Stated goal:
Reproduce each of the following records verbatim, keeping every character, coordinate, and line break unchanged.

Extracted entries:
....
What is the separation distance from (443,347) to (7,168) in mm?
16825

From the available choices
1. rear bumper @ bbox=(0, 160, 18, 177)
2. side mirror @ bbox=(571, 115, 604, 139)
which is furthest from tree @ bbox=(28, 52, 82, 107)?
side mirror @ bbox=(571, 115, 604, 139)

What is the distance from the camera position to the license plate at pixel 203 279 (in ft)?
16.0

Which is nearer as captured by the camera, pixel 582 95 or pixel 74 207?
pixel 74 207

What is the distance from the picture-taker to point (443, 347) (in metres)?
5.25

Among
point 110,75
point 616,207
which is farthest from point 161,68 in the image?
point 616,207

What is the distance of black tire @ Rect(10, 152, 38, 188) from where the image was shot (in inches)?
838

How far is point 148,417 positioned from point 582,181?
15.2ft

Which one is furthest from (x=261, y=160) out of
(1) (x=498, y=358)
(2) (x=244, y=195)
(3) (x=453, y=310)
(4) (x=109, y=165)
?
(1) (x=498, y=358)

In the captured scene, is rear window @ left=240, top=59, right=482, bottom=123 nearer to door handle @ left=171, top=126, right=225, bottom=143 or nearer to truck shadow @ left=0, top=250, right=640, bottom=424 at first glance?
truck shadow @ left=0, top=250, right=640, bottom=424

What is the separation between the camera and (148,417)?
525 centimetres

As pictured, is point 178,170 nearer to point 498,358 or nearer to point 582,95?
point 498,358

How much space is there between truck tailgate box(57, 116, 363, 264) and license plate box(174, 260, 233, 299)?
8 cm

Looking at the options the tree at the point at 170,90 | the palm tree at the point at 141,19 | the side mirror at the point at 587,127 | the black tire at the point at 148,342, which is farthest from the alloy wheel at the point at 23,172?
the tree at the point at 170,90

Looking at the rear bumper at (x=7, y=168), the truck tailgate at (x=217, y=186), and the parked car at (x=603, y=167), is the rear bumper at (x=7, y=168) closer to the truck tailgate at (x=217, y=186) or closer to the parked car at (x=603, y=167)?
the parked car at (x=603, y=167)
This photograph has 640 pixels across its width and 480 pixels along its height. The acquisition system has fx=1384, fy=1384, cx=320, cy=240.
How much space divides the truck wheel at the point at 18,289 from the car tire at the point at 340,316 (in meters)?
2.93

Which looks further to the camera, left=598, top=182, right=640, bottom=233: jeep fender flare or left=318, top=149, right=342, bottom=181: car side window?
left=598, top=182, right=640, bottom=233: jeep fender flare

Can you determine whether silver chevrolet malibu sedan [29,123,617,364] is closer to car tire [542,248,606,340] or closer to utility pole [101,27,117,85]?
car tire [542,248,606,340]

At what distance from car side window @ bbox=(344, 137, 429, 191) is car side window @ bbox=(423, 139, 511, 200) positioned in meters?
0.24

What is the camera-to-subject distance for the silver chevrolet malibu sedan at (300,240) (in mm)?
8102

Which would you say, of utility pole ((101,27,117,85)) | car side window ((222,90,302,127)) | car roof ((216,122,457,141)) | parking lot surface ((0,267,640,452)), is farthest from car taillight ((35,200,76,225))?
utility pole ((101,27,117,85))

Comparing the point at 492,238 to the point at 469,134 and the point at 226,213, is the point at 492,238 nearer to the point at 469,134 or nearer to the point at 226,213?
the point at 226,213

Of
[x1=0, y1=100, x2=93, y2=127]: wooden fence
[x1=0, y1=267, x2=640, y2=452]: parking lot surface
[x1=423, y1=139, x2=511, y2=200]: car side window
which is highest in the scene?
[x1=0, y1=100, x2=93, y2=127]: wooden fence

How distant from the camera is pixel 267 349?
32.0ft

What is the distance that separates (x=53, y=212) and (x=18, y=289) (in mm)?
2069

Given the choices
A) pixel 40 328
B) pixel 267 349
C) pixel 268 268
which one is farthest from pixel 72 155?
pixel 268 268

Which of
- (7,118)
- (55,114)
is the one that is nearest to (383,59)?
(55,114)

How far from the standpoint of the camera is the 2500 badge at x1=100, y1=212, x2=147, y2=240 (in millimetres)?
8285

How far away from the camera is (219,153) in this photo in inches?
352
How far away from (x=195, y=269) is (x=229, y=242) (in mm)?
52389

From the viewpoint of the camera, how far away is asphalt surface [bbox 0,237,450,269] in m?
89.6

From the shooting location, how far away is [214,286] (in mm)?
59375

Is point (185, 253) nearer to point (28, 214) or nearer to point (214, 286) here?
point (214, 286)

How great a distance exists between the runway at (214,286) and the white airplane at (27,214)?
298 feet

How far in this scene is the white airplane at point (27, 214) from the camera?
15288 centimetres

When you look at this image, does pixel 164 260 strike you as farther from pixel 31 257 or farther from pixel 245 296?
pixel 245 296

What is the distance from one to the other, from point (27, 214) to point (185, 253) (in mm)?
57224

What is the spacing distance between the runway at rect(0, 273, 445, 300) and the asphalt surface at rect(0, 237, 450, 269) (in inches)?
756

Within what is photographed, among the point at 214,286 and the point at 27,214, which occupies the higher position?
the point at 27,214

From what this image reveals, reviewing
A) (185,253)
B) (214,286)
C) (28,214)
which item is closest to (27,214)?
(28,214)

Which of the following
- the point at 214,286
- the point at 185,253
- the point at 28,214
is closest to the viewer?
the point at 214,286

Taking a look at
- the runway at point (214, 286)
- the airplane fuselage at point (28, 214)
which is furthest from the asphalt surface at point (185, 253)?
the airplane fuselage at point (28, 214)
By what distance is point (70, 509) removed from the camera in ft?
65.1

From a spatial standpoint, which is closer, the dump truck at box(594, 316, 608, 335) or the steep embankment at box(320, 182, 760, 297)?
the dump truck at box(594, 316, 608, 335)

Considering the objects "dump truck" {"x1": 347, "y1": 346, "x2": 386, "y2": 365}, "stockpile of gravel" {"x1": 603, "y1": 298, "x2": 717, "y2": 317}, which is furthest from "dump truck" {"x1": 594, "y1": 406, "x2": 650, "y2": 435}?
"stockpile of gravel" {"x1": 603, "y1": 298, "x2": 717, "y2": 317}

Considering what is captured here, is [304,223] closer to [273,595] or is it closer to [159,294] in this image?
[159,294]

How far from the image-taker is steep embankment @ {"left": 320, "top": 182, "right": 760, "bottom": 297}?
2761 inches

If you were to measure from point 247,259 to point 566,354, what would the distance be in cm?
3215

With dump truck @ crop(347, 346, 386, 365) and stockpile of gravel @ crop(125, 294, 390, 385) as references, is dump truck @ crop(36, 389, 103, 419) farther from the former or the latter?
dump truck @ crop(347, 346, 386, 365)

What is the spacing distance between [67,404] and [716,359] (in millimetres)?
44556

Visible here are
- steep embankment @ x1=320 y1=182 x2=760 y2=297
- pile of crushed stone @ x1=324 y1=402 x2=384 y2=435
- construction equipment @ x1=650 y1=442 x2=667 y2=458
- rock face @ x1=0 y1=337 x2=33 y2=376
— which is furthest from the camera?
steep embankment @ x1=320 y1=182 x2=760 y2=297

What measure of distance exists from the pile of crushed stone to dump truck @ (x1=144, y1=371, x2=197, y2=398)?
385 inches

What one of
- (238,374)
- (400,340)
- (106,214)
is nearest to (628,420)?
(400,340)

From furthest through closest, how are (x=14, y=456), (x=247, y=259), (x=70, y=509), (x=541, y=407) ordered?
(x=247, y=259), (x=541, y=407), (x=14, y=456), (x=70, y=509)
....
Task response:
What is the separation distance from (443,347) to (7,168) in mm?
16825

From the available choices
1. rear bumper @ bbox=(0, 160, 18, 177)
2. side mirror @ bbox=(571, 115, 604, 139)
which is furthest from tree @ bbox=(28, 52, 82, 107)?
side mirror @ bbox=(571, 115, 604, 139)

What is the distance from the camera position to the license plate at pixel 203 279 (in ft)?
16.0

Which is nearer as captured by the camera, pixel 582 95 or pixel 74 207?
pixel 74 207

What is the distance from the picture-taker to point (443, 347) (in metres)?
5.25

Among
point 110,75
point 616,207
which is farthest from point 161,68 in the image?
point 616,207

What is the distance of black tire @ Rect(10, 152, 38, 188) from where the image was shot (in inches)?
838

How far is point 148,417 positioned from point 582,181?
15.2ft

Which one is furthest from (x=261, y=160) out of
(1) (x=498, y=358)
(2) (x=244, y=195)
(3) (x=453, y=310)
(4) (x=109, y=165)
?
(1) (x=498, y=358)

In the captured scene, is rear window @ left=240, top=59, right=482, bottom=123 nearer to door handle @ left=171, top=126, right=225, bottom=143 or nearer to truck shadow @ left=0, top=250, right=640, bottom=424 at first glance?
truck shadow @ left=0, top=250, right=640, bottom=424

What is the separation between the camera and (148,417)?
525 centimetres

As pictured, is point 178,170 nearer to point 498,358 or nearer to point 582,95?
point 498,358

How much space is there between truck tailgate box(57, 116, 363, 264) and license plate box(174, 260, 233, 299)?
8 cm

Looking at the options the tree at the point at 170,90 | the palm tree at the point at 141,19 | the side mirror at the point at 587,127 | the black tire at the point at 148,342, which is farthest from the alloy wheel at the point at 23,172?
the tree at the point at 170,90

Looking at the rear bumper at (x=7, y=168), the truck tailgate at (x=217, y=186), and the parked car at (x=603, y=167), is the rear bumper at (x=7, y=168) closer to the truck tailgate at (x=217, y=186) or closer to the parked car at (x=603, y=167)?
the parked car at (x=603, y=167)
This photograph has 640 pixels across its width and 480 pixels along its height. The acquisition system has fx=1384, fy=1384, cx=320, cy=240.
How much space divides the truck wheel at the point at 18,289 from the car tire at the point at 340,316 (in meters)?
2.93

Which looks further to the camera, left=598, top=182, right=640, bottom=233: jeep fender flare or left=318, top=149, right=342, bottom=181: car side window?
left=598, top=182, right=640, bottom=233: jeep fender flare

Can you determine whether silver chevrolet malibu sedan [29,123,617,364] is closer to car tire [542,248,606,340] or closer to utility pole [101,27,117,85]?
car tire [542,248,606,340]

At what distance from car side window @ bbox=(344, 137, 429, 191) is car side window @ bbox=(423, 139, 511, 200) positioned in meters?
0.24

What is the camera-to-subject distance for the silver chevrolet malibu sedan at (300,240) (in mm)?
8102

Which would you say, of utility pole ((101,27,117,85)) | car side window ((222,90,302,127)) | car roof ((216,122,457,141)) | parking lot surface ((0,267,640,452)), is farthest from car taillight ((35,200,76,225))?
utility pole ((101,27,117,85))

Comparing the point at 492,238 to the point at 469,134 and the point at 226,213, is the point at 492,238 nearer to the point at 469,134 or nearer to the point at 226,213?
the point at 226,213

Of
[x1=0, y1=100, x2=93, y2=127]: wooden fence
[x1=0, y1=267, x2=640, y2=452]: parking lot surface
[x1=423, y1=139, x2=511, y2=200]: car side window
which is highest in the scene?
[x1=0, y1=100, x2=93, y2=127]: wooden fence

How distant from the camera is pixel 267 349?
32.0ft

What is the distance that separates (x=53, y=212) and (x=18, y=289) (in mm)?
2069

Given the choices
A) pixel 40 328
B) pixel 267 349
C) pixel 268 268
which one is farthest from pixel 72 155?
pixel 268 268

Which of
- (7,118)
- (55,114)
is the one that is nearest to (383,59)?
(55,114)

How far from the standpoint of the camera is the 2500 badge at x1=100, y1=212, x2=147, y2=240 (in millimetres)?
8285

How far away from the camera is (219,153) in this photo in inches?
352
How far away from (x=195, y=269) is (x=229, y=242) (in mm)?
52389

From the viewpoint of the camera, how far away is asphalt surface [bbox 0,237,450,269] in m?
89.6

From the shooting location, how far away is [214,286] (in mm)?
59375

Is point (185, 253) nearer to point (28, 214) or nearer to point (214, 286) here?
point (214, 286)

How great a distance exists between the runway at (214,286) and the white airplane at (27,214)?
298 feet

How far in this scene is the white airplane at point (27, 214) from the camera?
15288 centimetres

When you look at this image, does pixel 164 260 strike you as farther from pixel 31 257 or farther from pixel 245 296?
pixel 245 296

What is the distance from one to the other, from point (27, 214) to point (185, 253) (in mm)?
57224

What is the spacing distance between the runway at rect(0, 273, 445, 300) and the asphalt surface at rect(0, 237, 450, 269) (in inches)?
756

Within what is photographed, among the point at 214,286 and the point at 27,214, which occupies the higher position?
the point at 27,214

From what this image reveals, reviewing
A) (185,253)
B) (214,286)
C) (28,214)
which item is closest to (27,214)?
(28,214)

Which of the following
- the point at 214,286
- the point at 185,253
- the point at 28,214
is closest to the viewer?
the point at 214,286

Taking a look at
- the runway at point (214, 286)
- the airplane fuselage at point (28, 214)
which is furthest from the asphalt surface at point (185, 253)?
the airplane fuselage at point (28, 214)
By what distance is point (70, 509) removed from the camera in ft?
65.1

From a spatial standpoint, which is closer, the dump truck at box(594, 316, 608, 335) or the steep embankment at box(320, 182, 760, 297)?
the dump truck at box(594, 316, 608, 335)

Considering the objects "dump truck" {"x1": 347, "y1": 346, "x2": 386, "y2": 365}, "stockpile of gravel" {"x1": 603, "y1": 298, "x2": 717, "y2": 317}, which is furthest from "dump truck" {"x1": 594, "y1": 406, "x2": 650, "y2": 435}?
"stockpile of gravel" {"x1": 603, "y1": 298, "x2": 717, "y2": 317}

Considering what is captured here, is [304,223] closer to [273,595] or is it closer to [159,294] in this image?
[159,294]

How far from the image-taker is steep embankment @ {"left": 320, "top": 182, "right": 760, "bottom": 297}?
2761 inches

If you were to measure from point 247,259 to point 566,354, what would the distance be in cm?
3215

With dump truck @ crop(347, 346, 386, 365) and stockpile of gravel @ crop(125, 294, 390, 385) as references, is dump truck @ crop(36, 389, 103, 419) farther from the former or the latter?
dump truck @ crop(347, 346, 386, 365)

What is the spacing distance between [67,404] and [716,359] (in millimetres)?
44556

Visible here are
- steep embankment @ x1=320 y1=182 x2=760 y2=297
- pile of crushed stone @ x1=324 y1=402 x2=384 y2=435
- construction equipment @ x1=650 y1=442 x2=667 y2=458
- rock face @ x1=0 y1=337 x2=33 y2=376
— which is furthest from the camera?
steep embankment @ x1=320 y1=182 x2=760 y2=297

What measure of distance exists from the pile of crushed stone to dump truck @ (x1=144, y1=371, x2=197, y2=398)?
385 inches

What one of
- (238,374)
- (400,340)
- (106,214)
is nearest to (628,420)?
(400,340)

From furthest through closest, how are (x=14, y=456), (x=247, y=259), (x=70, y=509), (x=541, y=407) ordered?
(x=247, y=259), (x=541, y=407), (x=14, y=456), (x=70, y=509)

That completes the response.